Aktualności

Kobiety w e-biznesie

Kobiety w e-biznesie

1 maja, 2014 0 komentarzy

Jak z powodzeniem prowadzić sklep internetowy? O e-marketingu i budowaniu dobrych relacji z klientami rozmawiamy z Justyną Świętochowską, właścicielką e-sklepu Sklep-intymny.pl

 

Sklep-intymny.pl jest niekwestionowanym liderem na polskim rynku gadżetów erotycznych. Jaka jest skala sukcesu Pani firmy?

Ekskluzywny love store to w Polsce wciąż temat niewyeksploatowany, a branża nadal się rozwija, zatem o naszej wyjątkowości decyduje przede wszystkim to, że jako jedna z pierwszych firm w Polsce postawiliśmy na zmieniające się na lepsze gusta Polaków.

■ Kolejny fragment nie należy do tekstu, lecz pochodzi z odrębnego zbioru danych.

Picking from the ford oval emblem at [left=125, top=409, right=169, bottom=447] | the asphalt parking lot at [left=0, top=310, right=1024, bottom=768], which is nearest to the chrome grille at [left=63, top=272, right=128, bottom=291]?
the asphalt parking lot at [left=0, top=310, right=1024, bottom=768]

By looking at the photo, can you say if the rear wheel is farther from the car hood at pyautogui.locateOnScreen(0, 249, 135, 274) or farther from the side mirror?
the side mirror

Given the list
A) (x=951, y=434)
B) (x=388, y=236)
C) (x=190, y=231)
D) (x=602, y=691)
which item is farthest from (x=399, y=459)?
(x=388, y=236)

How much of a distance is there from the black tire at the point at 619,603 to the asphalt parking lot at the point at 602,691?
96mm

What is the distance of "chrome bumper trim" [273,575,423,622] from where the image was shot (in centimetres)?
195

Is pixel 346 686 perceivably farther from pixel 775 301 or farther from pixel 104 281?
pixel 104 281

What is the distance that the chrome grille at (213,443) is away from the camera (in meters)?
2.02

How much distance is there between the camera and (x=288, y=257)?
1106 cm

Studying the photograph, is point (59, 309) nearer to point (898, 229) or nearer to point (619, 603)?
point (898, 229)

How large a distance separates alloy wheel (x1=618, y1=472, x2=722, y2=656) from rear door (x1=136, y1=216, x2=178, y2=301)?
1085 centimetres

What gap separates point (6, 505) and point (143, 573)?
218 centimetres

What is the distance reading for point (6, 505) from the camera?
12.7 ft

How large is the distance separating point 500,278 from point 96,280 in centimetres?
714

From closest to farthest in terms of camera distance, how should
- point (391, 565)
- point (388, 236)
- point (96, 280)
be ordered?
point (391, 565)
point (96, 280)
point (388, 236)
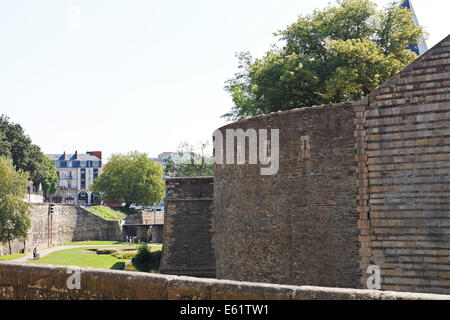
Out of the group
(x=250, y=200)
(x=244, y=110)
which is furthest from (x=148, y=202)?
(x=250, y=200)

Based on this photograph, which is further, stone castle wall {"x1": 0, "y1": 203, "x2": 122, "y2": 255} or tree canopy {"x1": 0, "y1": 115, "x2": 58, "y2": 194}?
tree canopy {"x1": 0, "y1": 115, "x2": 58, "y2": 194}

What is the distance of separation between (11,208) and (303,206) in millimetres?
25716

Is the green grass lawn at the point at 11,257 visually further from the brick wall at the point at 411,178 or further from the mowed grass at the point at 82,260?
the brick wall at the point at 411,178

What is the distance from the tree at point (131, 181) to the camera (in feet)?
223

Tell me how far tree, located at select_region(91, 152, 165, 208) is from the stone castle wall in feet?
50.5

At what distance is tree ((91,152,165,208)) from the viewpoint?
223 ft

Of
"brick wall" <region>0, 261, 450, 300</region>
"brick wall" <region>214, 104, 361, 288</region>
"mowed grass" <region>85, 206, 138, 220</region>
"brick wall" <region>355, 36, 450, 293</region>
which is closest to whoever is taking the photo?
"brick wall" <region>0, 261, 450, 300</region>

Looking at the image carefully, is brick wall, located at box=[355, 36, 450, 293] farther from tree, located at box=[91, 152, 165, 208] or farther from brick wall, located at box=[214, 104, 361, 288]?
tree, located at box=[91, 152, 165, 208]

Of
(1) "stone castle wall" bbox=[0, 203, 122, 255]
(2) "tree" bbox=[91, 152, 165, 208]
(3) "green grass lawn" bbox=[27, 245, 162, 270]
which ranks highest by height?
(2) "tree" bbox=[91, 152, 165, 208]

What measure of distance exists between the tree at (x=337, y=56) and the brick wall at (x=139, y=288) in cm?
1880

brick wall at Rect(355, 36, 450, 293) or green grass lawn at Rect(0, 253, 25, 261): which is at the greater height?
brick wall at Rect(355, 36, 450, 293)

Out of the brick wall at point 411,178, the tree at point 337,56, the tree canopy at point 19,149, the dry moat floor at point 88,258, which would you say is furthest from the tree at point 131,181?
the brick wall at point 411,178

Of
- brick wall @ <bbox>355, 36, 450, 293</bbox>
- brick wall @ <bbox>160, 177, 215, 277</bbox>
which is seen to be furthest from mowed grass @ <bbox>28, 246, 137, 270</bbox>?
brick wall @ <bbox>355, 36, 450, 293</bbox>

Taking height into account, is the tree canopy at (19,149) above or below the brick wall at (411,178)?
above
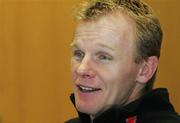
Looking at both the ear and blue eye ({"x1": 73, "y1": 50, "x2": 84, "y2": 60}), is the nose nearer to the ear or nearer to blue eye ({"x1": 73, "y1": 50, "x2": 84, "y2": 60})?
blue eye ({"x1": 73, "y1": 50, "x2": 84, "y2": 60})

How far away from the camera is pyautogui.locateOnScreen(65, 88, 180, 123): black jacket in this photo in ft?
4.05

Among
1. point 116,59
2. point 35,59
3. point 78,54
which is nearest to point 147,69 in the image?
point 116,59

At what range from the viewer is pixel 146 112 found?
1264 mm

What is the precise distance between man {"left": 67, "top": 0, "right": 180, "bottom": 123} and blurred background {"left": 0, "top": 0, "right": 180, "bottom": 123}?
1.12m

Jeszcze w latach 90. sex shop kojarzył się z obskurną norą w jakiejś zakazanej bramie, w której można było kupić różowawy wibrator, prezerwatywy z wypustkami i  tanią pornografię. My oferujemy zupełnie co innego – elegancką bieliznę, gustowne wibratory i akcesoria erotyczne, a także specyfiki i suplementy poprawiające jakość łóżkowych doznań. Dlatego też z roku na rok zdobywaliśmy coraz więcej takich klientów, którzy nam ufają i często do nas wracają. I tak ilość zamówień wzrosła – od ok. 200 na początku istnienia sklepu online w 2009 roku do ponad 16 tysięcy w roku ubiegłym.

 

A czy do zadowolonych klientów należą też kobiety?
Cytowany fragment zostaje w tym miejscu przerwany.